What you return should match the data exactly, from the first line to the last.

[[ DATA SECTION, beginning ]]

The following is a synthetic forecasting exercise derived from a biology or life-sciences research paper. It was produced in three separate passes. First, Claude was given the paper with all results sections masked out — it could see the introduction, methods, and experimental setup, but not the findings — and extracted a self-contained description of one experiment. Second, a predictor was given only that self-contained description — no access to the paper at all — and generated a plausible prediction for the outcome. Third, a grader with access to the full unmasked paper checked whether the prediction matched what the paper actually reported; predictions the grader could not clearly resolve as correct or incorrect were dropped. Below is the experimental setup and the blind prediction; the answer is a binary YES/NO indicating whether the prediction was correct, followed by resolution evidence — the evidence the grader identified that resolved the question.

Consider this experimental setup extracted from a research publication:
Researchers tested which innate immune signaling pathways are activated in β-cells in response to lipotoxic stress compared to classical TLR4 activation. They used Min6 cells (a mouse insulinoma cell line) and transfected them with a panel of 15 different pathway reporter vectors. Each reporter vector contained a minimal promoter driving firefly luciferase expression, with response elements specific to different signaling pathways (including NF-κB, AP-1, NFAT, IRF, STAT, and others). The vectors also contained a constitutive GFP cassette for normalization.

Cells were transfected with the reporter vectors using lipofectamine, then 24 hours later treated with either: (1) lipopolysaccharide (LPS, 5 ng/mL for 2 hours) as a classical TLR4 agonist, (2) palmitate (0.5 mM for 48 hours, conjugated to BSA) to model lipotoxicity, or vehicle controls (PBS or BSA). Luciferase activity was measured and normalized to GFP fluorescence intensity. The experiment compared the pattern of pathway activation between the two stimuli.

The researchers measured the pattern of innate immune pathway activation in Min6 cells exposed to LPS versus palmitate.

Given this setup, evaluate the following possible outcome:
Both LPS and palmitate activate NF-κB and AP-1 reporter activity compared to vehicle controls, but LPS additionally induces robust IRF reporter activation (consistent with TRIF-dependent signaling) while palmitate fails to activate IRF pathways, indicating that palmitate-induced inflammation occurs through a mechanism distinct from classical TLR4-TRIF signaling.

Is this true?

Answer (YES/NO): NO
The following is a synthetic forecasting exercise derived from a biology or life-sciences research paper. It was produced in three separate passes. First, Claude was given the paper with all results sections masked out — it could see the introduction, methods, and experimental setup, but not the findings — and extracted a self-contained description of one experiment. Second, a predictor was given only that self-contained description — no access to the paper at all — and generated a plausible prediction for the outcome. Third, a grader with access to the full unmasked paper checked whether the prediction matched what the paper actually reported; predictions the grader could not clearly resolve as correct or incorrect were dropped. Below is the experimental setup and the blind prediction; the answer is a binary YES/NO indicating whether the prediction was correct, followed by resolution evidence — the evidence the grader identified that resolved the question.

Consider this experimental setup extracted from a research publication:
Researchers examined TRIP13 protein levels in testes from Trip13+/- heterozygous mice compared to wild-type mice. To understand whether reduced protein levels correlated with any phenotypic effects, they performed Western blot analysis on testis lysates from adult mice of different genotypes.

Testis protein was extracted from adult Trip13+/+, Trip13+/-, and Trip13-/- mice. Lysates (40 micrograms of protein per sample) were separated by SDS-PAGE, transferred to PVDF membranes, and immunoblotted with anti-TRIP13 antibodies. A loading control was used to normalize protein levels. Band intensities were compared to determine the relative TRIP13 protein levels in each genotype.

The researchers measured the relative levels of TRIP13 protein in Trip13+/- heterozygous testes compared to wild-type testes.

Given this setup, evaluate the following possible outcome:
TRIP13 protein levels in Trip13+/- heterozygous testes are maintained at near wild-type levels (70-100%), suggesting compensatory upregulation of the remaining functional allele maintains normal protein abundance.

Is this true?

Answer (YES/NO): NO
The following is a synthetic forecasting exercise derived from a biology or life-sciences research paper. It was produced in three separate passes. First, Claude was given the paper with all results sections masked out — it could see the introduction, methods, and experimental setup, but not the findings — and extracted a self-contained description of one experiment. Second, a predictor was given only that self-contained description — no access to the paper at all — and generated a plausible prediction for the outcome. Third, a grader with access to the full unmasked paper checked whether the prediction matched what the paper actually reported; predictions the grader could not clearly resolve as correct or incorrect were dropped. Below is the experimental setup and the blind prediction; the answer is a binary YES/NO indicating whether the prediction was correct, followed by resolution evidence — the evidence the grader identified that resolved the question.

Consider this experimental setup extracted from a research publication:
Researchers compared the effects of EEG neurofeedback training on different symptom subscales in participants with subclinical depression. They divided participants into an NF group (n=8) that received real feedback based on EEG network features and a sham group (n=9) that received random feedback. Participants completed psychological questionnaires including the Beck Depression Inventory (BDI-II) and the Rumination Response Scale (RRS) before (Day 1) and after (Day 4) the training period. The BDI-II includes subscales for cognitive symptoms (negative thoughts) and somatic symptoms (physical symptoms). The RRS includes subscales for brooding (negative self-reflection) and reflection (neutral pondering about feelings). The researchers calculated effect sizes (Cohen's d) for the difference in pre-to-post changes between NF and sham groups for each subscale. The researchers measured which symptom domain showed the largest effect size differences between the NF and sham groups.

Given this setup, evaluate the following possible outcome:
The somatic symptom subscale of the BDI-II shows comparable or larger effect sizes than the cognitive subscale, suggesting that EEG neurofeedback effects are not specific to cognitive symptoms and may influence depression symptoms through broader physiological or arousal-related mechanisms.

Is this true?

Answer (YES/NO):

[[ DATA SECTION, end ]]

* **FINISHED TASK**
The following is a synthetic forecasting exercise derived from a biology or life-sciences research paper. It was produced in three separate passes. First, Claude was given the paper with all results sections masked out — it could see the introduction, methods, and experimental setup, but not the findings — and extracted a self-contained description of one experiment. Second, a predictor was given only that self-contained description — no access to the paper at all — and generated a plausible prediction for the outcome. Third, a grader with access to the full unmasked paper checked whether the prediction matched what the paper actually reported; predictions the grader could not clearly resolve as correct or incorrect were dropped. Below is the experimental setup and the blind prediction; the answer is a binary YES/NO indicating whether the prediction was correct, followed by resolution evidence — the evidence the grader identified that resolved the question.

Consider this experimental setup extracted from a research publication:
Researchers tested which innate immune signaling pathways are activated in β-cells in response to lipotoxic stress compared to classical TLR4 activation. They used Min6 cells (a mouse insulinoma cell line) and transfected them with a panel of 15 different pathway reporter vectors. Each reporter vector contained a minimal promoter driving firefly luciferase expression, with response elements specific to different signaling pathways (including NF-κB, AP-1, NFAT, IRF, STAT, and others). The vectors also contained a constitutive GFP cassette for normalization.

Cells were transfected with the reporter vectors using lipofectamine, then 24 hours later treated with either: (1) lipopolysaccharide (LPS, 5 ng/mL for 2 hours) as a classical TLR4 agonist, (2) palmitate (0.5 mM for 48 hours, conjugated to BSA) to model lipotoxicity, or vehicle controls (PBS or BSA). Luciferase activity was measured and normalized to GFP fluorescence intensity. The experiment compared the pattern of pathway activation between the two stimuli.

The researchers measured the pattern of innate immune pathway activation in Min6 cells exposed to LPS versus palmitate.

Given this setup, evaluate the following possible outcome:
Both LPS and palmitate activate NF-κB and AP-1 reporter activity compared to vehicle controls, but LPS additionally induces robust IRF reporter activation (consistent with TRIF-dependent signaling) while palmitate fails to activate IRF pathways, indicating that palmitate-induced inflammation occurs through a mechanism distinct from classical TLR4-TRIF signaling.

Is this true?

Answer (YES/NO): NO
The following is a synthetic forecasting exercise derived from a biology or life-sciences research paper. It was produced in three separate passes. First, Claude was given the paper with all results sections masked out — it could see the introduction, methods, and experimental setup, but not the findings — and extracted a self-contained description of one experiment. Second, a predictor was given only that self-contained description — no access to the paper at all — and generated a plausible prediction for the outcome. Third, a grader with access to the full unmasked paper checked whether the prediction matched what the paper actually reported; predictions the grader could not clearly resolve as correct or incorrect were dropped. Below is the experimental setup and the blind prediction; the answer is a binary YES/NO indicating whether the prediction was correct, followed by resolution evidence — the evidence the grader identified that resolved the question.

Consider this experimental setup extracted from a research publication:
Researchers examined TRIP13 protein levels in testes from Trip13+/- heterozygous mice compared to wild-type mice. To understand whether reduced protein levels correlated with any phenotypic effects, they performed Western blot analysis on testis lysates from adult mice of different genotypes.

Testis protein was extracted from adult Trip13+/+, Trip13+/-, and Trip13-/- mice. Lysates (40 micrograms of protein per sample) were separated by SDS-PAGE, transferred to PVDF membranes, and immunoblotted with anti-TRIP13 antibodies. A loading control was used to normalize protein levels. Band intensities were compared to determine the relative TRIP13 protein levels in each genotype.

The researchers measured the relative levels of TRIP13 protein in Trip13+/- heterozygous testes compared to wild-type testes.

Given this setup, evaluate the following possible outcome:
TRIP13 protein levels in Trip13+/- heterozygous testes are maintained at near wild-type levels (70-100%), suggesting compensatory upregulation of the remaining functional allele maintains normal protein abundance.

Is this true?

Answer (YES/NO): NO
The following is a synthetic forecasting exercise derived from a biology or life-sciences research paper. It was produced in three separate passes. First, Claude was given the paper with all results sections masked out — it could see the introduction, methods, and experimental setup, but not the findings — and extracted a self-contained description of one experiment. Second, a predictor was given only that self-contained description — no access to the paper at all — and generated a plausible prediction for the outcome. Third, a grader with access to the full unmasked paper checked whether the prediction matched what the paper actually reported; predictions the grader could not clearly resolve as correct or incorrect were dropped. Below is the experimental setup and the blind prediction; the answer is a binary YES/NO indicating whether the prediction was correct, followed by resolution evidence — the evidence the grader identified that resolved the question.

Consider this experimental setup extracted from a research publication:
Researchers compared the effects of EEG neurofeedback training on different symptom subscales in participants with subclinical depression. They divided participants into an NF group (n=8) that received real feedback based on EEG network features and a sham group (n=9) that received random feedback. Participants completed psychological questionnaires including the Beck Depression Inventory (BDI-II) and the Rumination Response Scale (RRS) before (Day 1) and after (Day 4) the training period. The BDI-II includes subscales for cognitive symptoms (negative thoughts) and somatic symptoms (physical symptoms). The RRS includes subscales for brooding (negative self-reflection) and reflection (neutral pondering about feelings). The researchers calculated effect sizes (Cohen's d) for the difference in pre-to-post changes between NF and sham groups for each subscale. The researchers measured which symptom domain showed the largest effect size differences between the NF and sham groups.

Given this setup, evaluate the following possible outcome:
The somatic symptom subscale of the BDI-II shows comparable or larger effect sizes than the cognitive subscale, suggesting that EEG neurofeedback effects are not specific to cognitive symptoms and may influence depression symptoms through broader physiological or arousal-related mechanisms.

Is this true?

Answer (YES/NO):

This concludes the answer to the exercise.